All they see is the Israeli soldier defending the baby carriage behind him. And for them, the moral question ends there, and the answer to it is easy. There is no choice. Ever.

But as I see it, in order to get to the easy answer, then I still have to make some assumptions. And once you start asking me to make assumptions, to take some facts or ideas into consideration from outside the cartoon about what you think the Israeli soldier will do about that carriage, well then, all of our ideologies, all of our sources of information come into play. And we have to ask more questions.

And so, for example, what about when there are 5 baby carriages, maybe a whole town, and 1 Palestinian soldier, even a terrorist or a cell of them? Or when it turns out it the baby carriage is not in front of the terrorist, but just nearby? Or that the Palestinian is being mistaken for a terrorist? Or what if we read the cartoon as if in Hebrew or Arabic — that is, with the Israeli firing first? Or what the Israeli soldier is standing in front of is a settlement, not a baby carriage? And in order to think about the reality underlying these questions, I would think we would need to take a look at least at this B’tselem report, and some of their others.

In the end, the morality of the Palestinian firing with the carriage in front of him may well be far more troubling than any of what I posed above. And the issue of the extent Israel may, or needs to, go to for its own self-defense, and in defending the Jewish people, is not simple, and different Jewish texts can take us in different direction. But these are not just issues we need to press the mainstream on, these are not points we can simlpy get away with saying “No, that is not right” — they are also issues that we on the left, at least the American Jewish left, we who oppose what the Israeli soldier is doing, have to deal with. As I said in my last post, we have to face those difficult questions, in both Palestine and Lebanon, and must respond to the innocent Israeli babies killed by the other sides just as we do to the innocent babies killed by the Israelis.

And as time goes on, dealing with those questions may bring us to new answers to the question of “what Israel must do” on the ground in either place, may make us face the task of answering our views on “self-defense,” on when that innocent baby carriage may need to be fired upon.

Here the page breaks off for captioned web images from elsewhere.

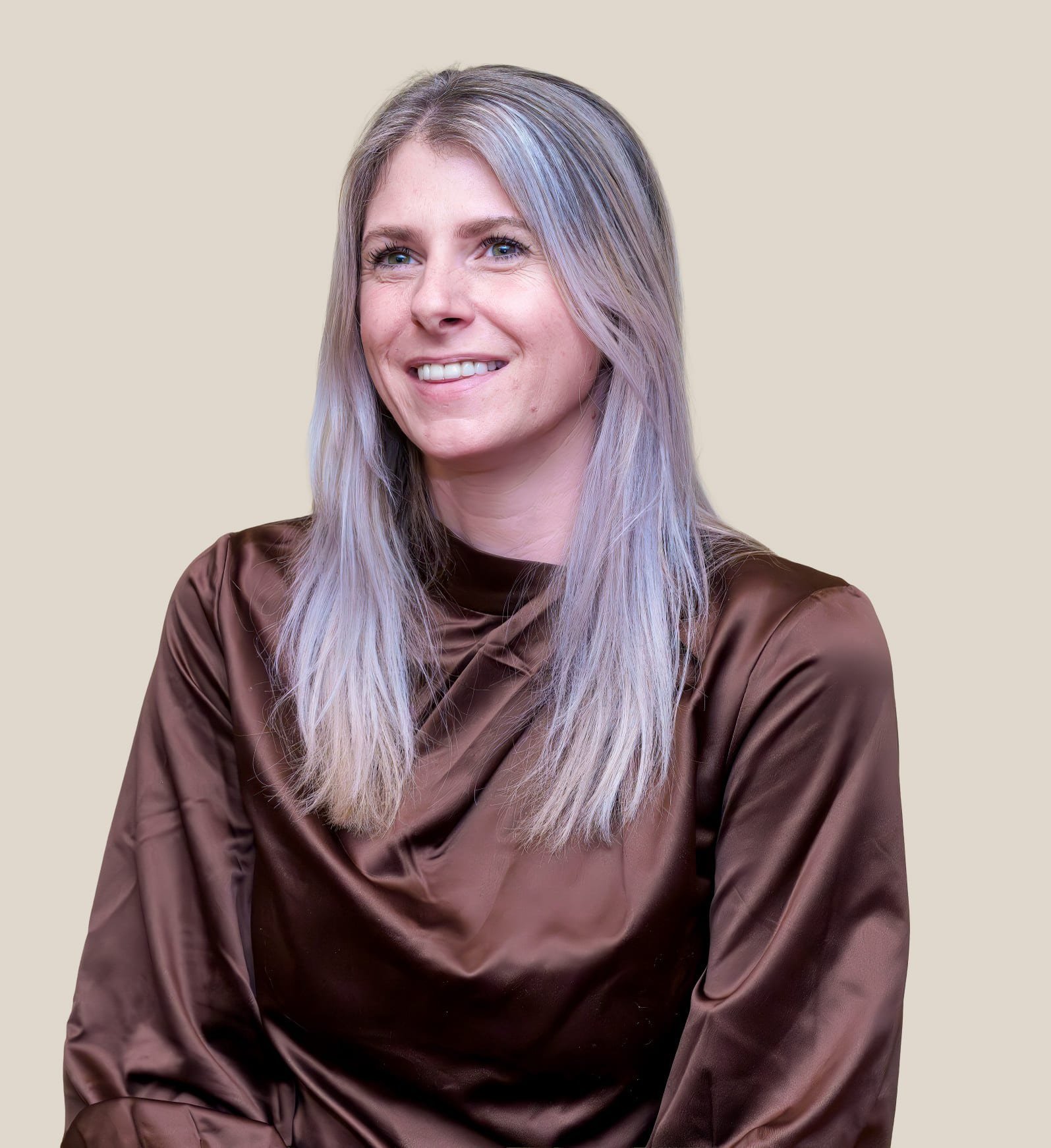 Helmy-van-den-Brüle-SamenLokaal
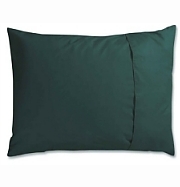 The University Pillow Case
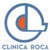 Logo de CLINICA ROCA SA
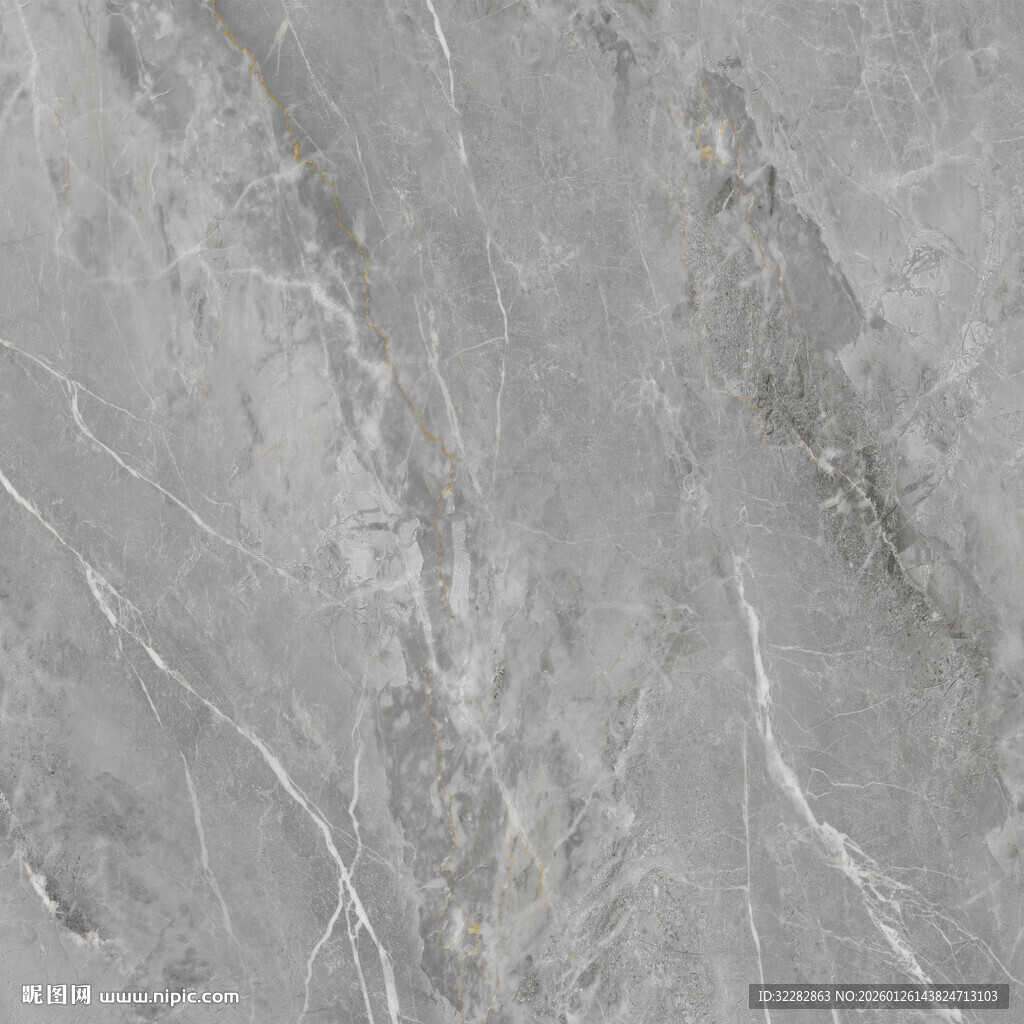 奢华 简约人气石纹 简奢大图 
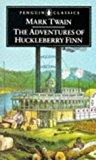 Book The Adventures of Huckleberry Finn (English Library) free
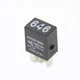 New Relay # 646 Fit For VW Golf Passat Tiguan AUDI A3 A4 SKODA SEAT 4H0951253C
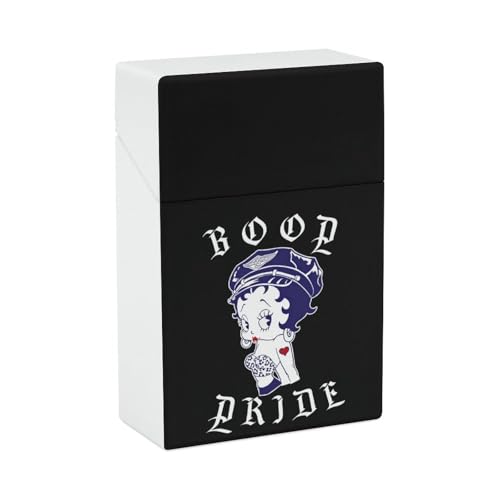 VKbgP[X xeB ^oRP[X  ^oR[ Y fB[X jh~ h h  ^oRیJo[ v[g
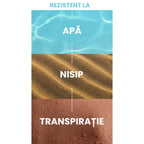Avene spray protectie solara pentru copii rezistent la apa SPF 50+ 200 ml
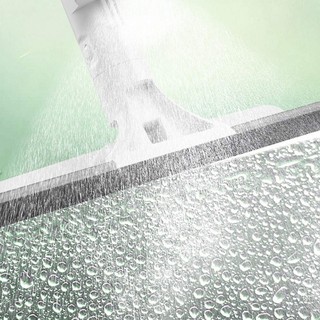 Cây vệ sinh cửa sổ đa năng WindowScrub™️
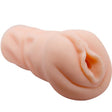 Masturbator Mavis Vagina 15,2 x 7,2 cm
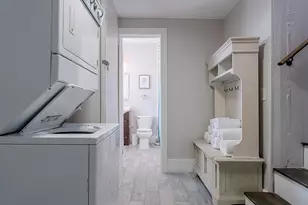 2511 Avenue L, Galveston, TX 77550 - Photo 43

No matter how hard we might try — and I know I often do the same kind of over-simplifying — the conflict with the Palestinians, and now as the conflict has gone on in Lebanon, is not so easy, not so morally clear, for either side. And the longer we spend trying to make it so, then the longer it will continue, because we will have no idea how to make the difficult and real decisions involving the real people on both sides that need to be made in order to solve it for the long term.

As I said above, the only thing in our vision in this cartoon should be that babies are growing up in a warzone, and our only moral response, our only ideology, should be to make it stop.

The more time we focus on the current soldiers and the terrorists, on why they exist, on defending or decrying them, on analyzing every move they do, and not on the babies in those carriages — in both of the carriages — and on building them a real future, then the surer we can be that the babies in those carriages will just grow up to take the places of the soldier and the terrorist.

Brad Brooks-Rubin

1 Response to “The Trouble with Moral Clarity…and Cartoons”


  1. 1 aimai

    I just went through the entire ringamarole of registering in order to tell you how brilliant I think this essay is. Thank you for writing it.